10) Security & Privacy

  • Secrets: No secrets are stored or required. Self-update uses unauthenticated GitHub API calls.
  • Supply chain: Self-update is fixed to first-party GitHub Releases. Eligible releases must be immutable and publish updates-release.json, SHA256SUMS, and required assets with GitHub asset digest values. Unix verifies the script before re-exec; Windows verifies receipt, manifest, payload structure, and staging before relaunch.
  • PII: No user data is collected or transmitted.
  • Abuse cases:
    • Malicious or tampered GitHub release asset: mitigated by immutable releases, GitHub asset digests, SHA256SUMS, manifest validation, and HTTPS.
    • pip parallel upgrades: stderr interleaving is cosmetic, not a security issue.
    • --pip-force is explicitly opt-in and documented as unsafe.
  • Privilege escalation: sudo is only used for Linux system package upgrades. Native Windows self-update never elevates; unknown or non-writable layouts warn and skip.
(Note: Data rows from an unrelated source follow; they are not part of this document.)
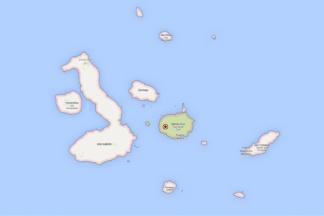 Map-Galapagos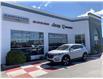 2016 Hyundai Tucson Premium 1.6 (Stk: S21045B) in Fredericton - Image 2 of 18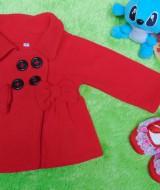 Set Jaket bayi hangat lembut mantel bayi dan sepatu balet merah 0-6 bulan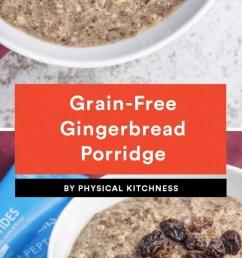 oat grain [ 564 x 1558 Pixel ]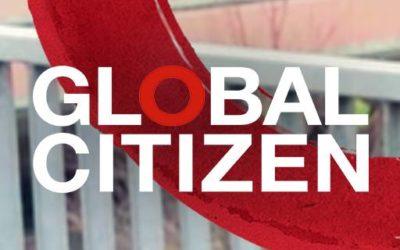 Global Citizen seeks Partnerships Manager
11) Reliability & Failure Modes

11.1 Failure modes table

Failure Detection User impact System behavior Recovery Blast radius
Module dep missing (auto) command -v / command probe Module skipped Return 2, continue None needed Single module
Module dep missing (--only) command -v / command probe Error message Return 1, module fails Install the dep Single module
Module command fails Non-zero exit Module marked FAIL Continue (or stop if --strict) Re-run or fix manually Single module
Self-update download fails HTTP/tool non-zero Warning printed Continues without update Re-run later None
Self-update digest/checksum mismatch Digest or SHA256 compare Warning printed Continues without update Report issue None
Windows install receipt missing/invalid Receipt validation Warning printed Continues without update Reinstall from official zip None
Self-update manifest/payload invalid Manifest/schema/structure check Warning printed Continues without update Report issue / reinstall None
Network unreachable Tool-specific timeout Module fails Continue Fix network, re-run Affected modules
Config file parse error Line parser rejects a value Warning printed Continues with defaults Fix ~/.updatesrc All config values
Disk full Write fails Module fails Continue Free space Affected module
SIGINT / Ctrl+C / Ctrl+Break received Trap / console handler Interrupted message Exit 130 Re-run Current module may be partial

11.2 Retries/timeouts

  • Self-update: no automatic retries. Metadata checks are throttled with a 24-hour cache; explicit --self-update bypasses the cache.
  • Module commands: no retries. Modules run the underlying tool once; if it fails, the module fails.
  • No circuit breakers (modules are independent and run sequentially).

12) Observability

  • Logging: --log-level controls verbosity (error/warn/info/debug). --log-file persists output.
  • What not to log: No PII, no environment variable values, no file contents.
  • Metrics: JSONL events include per-module timing (seconds field) and overall total_seconds.
  • Alerts: Not applicable (CLI tool, not a service). Users can parse JSONL summary events for CI alerting.
  • Debugging:
    • --log-level debug prints every command before execution.
    • --json provides structured events for programmatic analysis.
    • Self-update logs detailed skip reasons at debug level.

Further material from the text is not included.